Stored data
☆ ☆ ☆
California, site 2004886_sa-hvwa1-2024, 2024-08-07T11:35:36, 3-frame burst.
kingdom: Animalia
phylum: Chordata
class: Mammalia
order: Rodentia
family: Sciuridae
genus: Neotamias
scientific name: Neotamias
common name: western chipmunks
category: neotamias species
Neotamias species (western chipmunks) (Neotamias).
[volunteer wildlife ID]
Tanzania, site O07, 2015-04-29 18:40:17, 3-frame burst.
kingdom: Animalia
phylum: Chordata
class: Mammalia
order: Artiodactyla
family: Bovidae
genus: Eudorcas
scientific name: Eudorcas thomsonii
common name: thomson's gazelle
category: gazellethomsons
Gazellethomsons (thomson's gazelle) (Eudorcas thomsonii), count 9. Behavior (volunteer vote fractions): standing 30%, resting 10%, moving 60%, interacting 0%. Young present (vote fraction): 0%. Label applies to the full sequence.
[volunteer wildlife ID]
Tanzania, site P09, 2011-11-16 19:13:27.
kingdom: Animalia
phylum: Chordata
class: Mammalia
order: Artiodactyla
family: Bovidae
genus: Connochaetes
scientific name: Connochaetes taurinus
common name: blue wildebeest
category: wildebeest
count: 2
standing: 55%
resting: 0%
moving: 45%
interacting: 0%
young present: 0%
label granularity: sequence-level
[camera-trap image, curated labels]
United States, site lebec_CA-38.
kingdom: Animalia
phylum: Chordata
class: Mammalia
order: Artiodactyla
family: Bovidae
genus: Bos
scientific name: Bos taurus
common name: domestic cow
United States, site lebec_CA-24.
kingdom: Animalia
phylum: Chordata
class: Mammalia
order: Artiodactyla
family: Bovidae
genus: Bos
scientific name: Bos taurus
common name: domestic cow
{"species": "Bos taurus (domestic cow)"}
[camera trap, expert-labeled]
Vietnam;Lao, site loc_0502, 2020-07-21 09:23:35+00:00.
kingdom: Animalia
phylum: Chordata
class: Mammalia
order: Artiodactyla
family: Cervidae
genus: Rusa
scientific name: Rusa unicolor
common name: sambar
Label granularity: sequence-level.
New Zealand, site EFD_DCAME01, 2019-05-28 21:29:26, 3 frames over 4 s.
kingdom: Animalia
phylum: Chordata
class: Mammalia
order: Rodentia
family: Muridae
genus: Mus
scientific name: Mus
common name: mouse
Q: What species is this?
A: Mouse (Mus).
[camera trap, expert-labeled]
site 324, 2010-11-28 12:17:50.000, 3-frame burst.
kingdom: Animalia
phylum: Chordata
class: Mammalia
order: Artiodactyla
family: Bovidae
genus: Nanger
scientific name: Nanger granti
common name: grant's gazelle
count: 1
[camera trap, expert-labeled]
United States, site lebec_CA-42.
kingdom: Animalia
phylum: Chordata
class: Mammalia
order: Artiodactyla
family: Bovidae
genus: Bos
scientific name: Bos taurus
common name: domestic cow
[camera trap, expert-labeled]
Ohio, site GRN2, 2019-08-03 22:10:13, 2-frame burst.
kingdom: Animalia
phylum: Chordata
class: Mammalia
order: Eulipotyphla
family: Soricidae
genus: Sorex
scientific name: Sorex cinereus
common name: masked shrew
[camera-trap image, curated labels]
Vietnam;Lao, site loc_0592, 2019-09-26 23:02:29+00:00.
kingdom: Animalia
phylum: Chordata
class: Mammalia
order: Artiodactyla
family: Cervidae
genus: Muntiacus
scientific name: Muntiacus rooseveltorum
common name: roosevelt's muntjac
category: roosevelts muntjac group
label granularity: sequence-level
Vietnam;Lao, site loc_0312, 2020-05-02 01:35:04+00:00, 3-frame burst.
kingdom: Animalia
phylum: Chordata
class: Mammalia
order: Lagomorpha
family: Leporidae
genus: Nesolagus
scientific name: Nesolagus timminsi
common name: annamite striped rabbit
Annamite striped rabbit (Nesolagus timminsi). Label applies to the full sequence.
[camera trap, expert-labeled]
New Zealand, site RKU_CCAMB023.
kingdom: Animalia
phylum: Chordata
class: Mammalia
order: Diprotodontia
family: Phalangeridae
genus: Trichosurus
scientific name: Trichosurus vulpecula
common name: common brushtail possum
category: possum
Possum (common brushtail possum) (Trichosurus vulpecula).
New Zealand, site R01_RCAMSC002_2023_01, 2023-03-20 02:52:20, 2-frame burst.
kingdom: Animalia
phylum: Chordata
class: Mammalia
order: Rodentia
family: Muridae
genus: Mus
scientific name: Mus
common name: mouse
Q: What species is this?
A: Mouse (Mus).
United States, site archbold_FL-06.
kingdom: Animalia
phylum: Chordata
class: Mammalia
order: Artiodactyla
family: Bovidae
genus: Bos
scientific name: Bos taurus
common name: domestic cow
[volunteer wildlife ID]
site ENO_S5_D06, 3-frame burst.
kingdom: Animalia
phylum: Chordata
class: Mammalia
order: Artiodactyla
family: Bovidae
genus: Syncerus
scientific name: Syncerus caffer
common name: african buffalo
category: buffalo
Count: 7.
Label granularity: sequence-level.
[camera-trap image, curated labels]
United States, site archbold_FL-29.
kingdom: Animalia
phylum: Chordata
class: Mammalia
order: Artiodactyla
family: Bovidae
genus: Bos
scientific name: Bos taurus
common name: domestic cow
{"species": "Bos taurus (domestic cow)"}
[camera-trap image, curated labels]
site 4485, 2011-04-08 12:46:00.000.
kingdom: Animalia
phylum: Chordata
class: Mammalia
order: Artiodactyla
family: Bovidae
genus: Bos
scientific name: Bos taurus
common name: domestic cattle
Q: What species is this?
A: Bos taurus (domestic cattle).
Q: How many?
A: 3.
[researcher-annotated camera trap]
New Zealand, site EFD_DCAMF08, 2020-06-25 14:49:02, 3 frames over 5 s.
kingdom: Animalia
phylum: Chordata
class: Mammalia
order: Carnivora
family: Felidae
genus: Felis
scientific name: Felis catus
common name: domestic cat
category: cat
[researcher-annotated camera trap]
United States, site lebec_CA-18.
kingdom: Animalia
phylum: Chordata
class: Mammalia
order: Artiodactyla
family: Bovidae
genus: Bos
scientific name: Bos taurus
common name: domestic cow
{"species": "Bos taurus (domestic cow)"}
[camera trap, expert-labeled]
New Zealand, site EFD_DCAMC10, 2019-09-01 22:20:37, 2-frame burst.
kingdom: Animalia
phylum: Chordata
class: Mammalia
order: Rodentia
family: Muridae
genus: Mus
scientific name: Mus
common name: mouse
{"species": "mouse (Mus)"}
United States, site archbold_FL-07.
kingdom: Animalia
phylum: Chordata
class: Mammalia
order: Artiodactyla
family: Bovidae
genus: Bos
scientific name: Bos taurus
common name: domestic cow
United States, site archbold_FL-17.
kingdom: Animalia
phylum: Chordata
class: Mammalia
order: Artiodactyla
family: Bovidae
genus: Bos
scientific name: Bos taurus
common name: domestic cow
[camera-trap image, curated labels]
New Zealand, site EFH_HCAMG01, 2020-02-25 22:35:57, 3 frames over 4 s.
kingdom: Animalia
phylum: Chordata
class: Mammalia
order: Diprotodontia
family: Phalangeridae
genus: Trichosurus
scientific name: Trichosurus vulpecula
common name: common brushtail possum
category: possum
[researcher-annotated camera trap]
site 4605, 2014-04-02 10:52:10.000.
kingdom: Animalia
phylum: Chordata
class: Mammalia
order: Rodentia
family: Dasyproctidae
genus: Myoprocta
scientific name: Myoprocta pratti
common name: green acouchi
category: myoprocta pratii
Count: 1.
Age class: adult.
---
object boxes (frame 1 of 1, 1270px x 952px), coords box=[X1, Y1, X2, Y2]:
☆ ☆ ☆
▸ Exercise prompt
Print out all of the data above word for word.

▸ Result of the exercise
California, site 2004886_sa-hvwa1-2024, 2024-08-07T11:35:36, 3-frame burst.
kingdom: Animalia
phylum: Chordata
class: Mammalia
order: Rodentia
family: Sciuridae
genus: Neotamias
scientific name: Neotamias
common name: western chipmunks
category: neotamias species
Neotamias species (western chipmunks) (Neotamias).
[volunteer wildlife ID]
Tanzania, site O07, 2015-04-29 18:40:17, 3-frame burst.
kingdom: Animalia
phylum: Chordata
class: Mammalia
order: Artiodactyla
family: Bovidae
genus: Eudorcas
scientific name: Eudorcas thomsonii
common name: thomson's gazelle
category: gazellethomsons
Gazellethomsons (thomson's gazelle) (Eudorcas thomsonii), count 9. Behavior (volunteer vote fractions): standing 30%, resting 10%, moving 60%, interacting 0%. Young present (vote fraction): 0%. Label applies to the full sequence.
[volunteer wildlife ID]
Tanzania, site P09, 2011-11-16 19:13:27.
kingdom: Animalia
phylum: Chordata
class: Mammalia
order: Artiodactyla
family: Bovidae
genus: Connochaetes
scientific name: Connochaetes taurinus
common name: blue wildebeest
category: wildebeest
count: 2
standing: 55%
resting: 0%
moving: 45%
interacting: 0%
young present: 0%
label granularity: sequence-level
[camera-trap image, curated labels]
United States, site lebec_CA-38.
kingdom: Animalia
phylum: Chordata
class: Mammalia
order: Artiodactyla
family: Bovidae
genus: Bos
scientific name: Bos taurus
common name: domestic cow
United States, site lebec_CA-24.
kingdom: Animalia
phylum: Chordata
class: Mammalia
order: Artiodactyla
family: Bovidae
genus: Bos
scientific name: Bos taurus
common name: domestic cow
{"species": "Bos taurus (domestic cow)"}
[camera trap, expert-labeled]
Vietnam;Lao, site loc_0502, 2020-07-21 09:23:35+00:00.
kingdom: Animalia
phylum: Chordata
class: Mammalia
order: Artiodactyla
family: Cervidae
genus: Rusa
scientific name: Rusa unicolor
common name: sambar
Label granularity: sequence-level.
New Zealand, site EFD_DCAME01, 2019-05-28 21:29:26, 3 frames over 4 s.
kingdom: Animalia
phylum: Chordata
class: Mammalia
order: Rodentia
family: Muridae
genus: Mus
scientific name: Mus
common name: mouse
Q: What species is this?
A: Mouse (Mus).
[camera trap, expert-labeled]
site 324, 2010-11-28 12:17:50.000, 3-frame burst.
kingdom: Animalia
phylum: Chordata
class: Mammalia
order: Artiodactyla
family: Bovidae
genus: Nanger
scientific name: Nanger granti
common name: grant's gazelle
count: 1
[camera trap, expert-labeled]
United States, site lebec_CA-42.
kingdom: Animalia
phylum: Chordata
class: Mammalia
order: Artiodactyla
family: Bovidae
genus: Bos
scientific name: Bos taurus
common name: domestic cow
[camera trap, expert-labeled]
Ohio, site GRN2, 2019-08-03 22:10:13, 2-frame burst.
kingdom: Animalia
phylum: Chordata
class: Mammalia
order: Eulipotyphla
family: Soricidae
genus: Sorex
scientific name: Sorex cinereus
common name: masked shrew
[camera-trap image, curated labels]
Vietnam;Lao, site loc_0592, 2019-09-26 23:02:29+00:00.
kingdom: Animalia
phylum: Chordata
class: Mammalia
order: Artiodactyla
family: Cervidae
genus: Muntiacus
scientific name: Muntiacus rooseveltorum
common name: roosevelt's muntjac
category: roosevelts muntjac group
label granularity: sequence-level
Vietnam;Lao, site loc_0312, 2020-05-02 01:35:04+00:00, 3-frame burst.
kingdom: Animalia
phylum: Chordata
class: Mammalia
order: Lagomorpha
family: Leporidae
genus: Nesolagus
scientific name: Nesolagus timminsi
common name: annamite striped rabbit
Annamite striped rabbit (Nesolagus timminsi). Label applies to the full sequence.
[camera trap, expert-labeled]
New Zealand, site RKU_CCAMB023.
kingdom: Animalia
phylum: Chordata
class: Mammalia
order: Diprotodontia
family: Phalangeridae
genus: Trichosurus
scientific name: Trichosurus vulpecula
common name: common brushtail possum
category: possum
Possum (common brushtail possum) (Trichosurus vulpecula).
New Zealand, site R01_RCAMSC002_2023_01, 2023-03-20 02:52:20, 2-frame burst.
kingdom: Animalia
phylum: Chordata
class: Mammalia
order: Rodentia
family: Muridae
genus: Mus
scientific name: Mus
common name: mouse
Q: What species is this?
A: Mouse (Mus).
United States, site archbold_FL-06.
kingdom: Animalia
phylum: Chordata
class: Mammalia
order: Artiodactyla
family: Bovidae
genus: Bos
scientific name: Bos taurus
common name: domestic cow
[volunteer wildlife ID]
site ENO_S5_D06, 3-frame burst.
kingdom: Animalia
phylum: Chordata
class: Mammalia
order: Artiodactyla
family: Bovidae
genus: Syncerus
scientific name: Syncerus caffer
common name: african buffalo
category: buffalo
Count: 7.
Label granularity: sequence-level.
[camera-trap image, curated labels]
United States, site archbold_FL-29.
kingdom: Animalia
phylum: Chordata
class: Mammalia
order: Artiodactyla
family: Bovidae
genus: Bos
scientific name: Bos taurus
common name: domestic cow
{"species": "Bos taurus (domestic cow)"}
[camera-trap image, curated labels]
site 4485, 2011-04-08 12:46:00.000.
kingdom: Animalia
phylum: Chordata
class: Mammalia
order: Artiodactyla
family: Bovidae
genus: Bos
scientific name: Bos taurus
common name: domestic cattle
Q: What species is this?
A: Bos taurus (domestic cattle).
Q: How many?
A: 3.
[researcher-annotated camera trap]
New Zealand, site EFD_DCAMF08, 2020-06-25 14:49:02, 3 frames over 5 s.
kingdom: Animalia
phylum: Chordata
class: Mammalia
order: Carnivora
family: Felidae
genus: Felis
scientific name: Felis catus
common name: domestic cat
category: cat
[researcher-annotated camera trap]
United States, site lebec_CA-18.
kingdom: Animalia
phylum: Chordata
class: Mammalia
order: Artiodactyla
family: Bovidae
genus: Bos
scientific name: Bos taurus
common name: domestic cow
{"species": "Bos taurus (domestic cow)"}
[camera trap, expert-labeled]
New Zealand, site EFD_DCAMC10, 2019-09-01 22:20:37, 2-frame burst.
kingdom: Animalia
phylum: Chordata
class: Mammalia
order: Rodentia
family: Muridae
genus: Mus
scientific name: Mus
common name: mouse
{"species": "mouse (Mus)"}
United States, site archbold_FL-07.
kingdom: Animalia
phylum: Chordata
class: Mammalia
order: Artiodactyla
family: Bovidae
genus: Bos
scientific name: Bos taurus
common name: domestic cow
United States, site archbold_FL-17.
kingdom: Animalia
phylum: Chordata
class: Mammalia
order: Artiodactyla
family: Bovidae
genus: Bos
scientific name: Bos taurus
common name: domestic cow
[camera-trap image, curated labels]
New Zealand, site EFH_HCAMG01, 2020-02-25 22:35:57, 3 frames over 4 s.
kingdom: Animalia
phylum: Chordata
class: Mammalia
order: Diprotodontia
family: Phalangeridae
genus: Trichosurus
scientific name: Trichosurus vulpecula
common name: common brushtail possum
category: possum
[researcher-annotated camera trap]
site 4605, 2014-04-02 10:52:10.000.
kingdom: Animalia
phylum: Chordata
class: Mammalia
order: Rodentia
family: Dasyproctidae
genus: Myoprocta
scientific name: Myoprocta pratti
common name: green acouchi
category: myoprocta pratii
Count: 1.
Age class: adult.
---
object boxes (frame 1 of 1, 1270px x 952px), coords box=[X1, Y1, X2, Y2]:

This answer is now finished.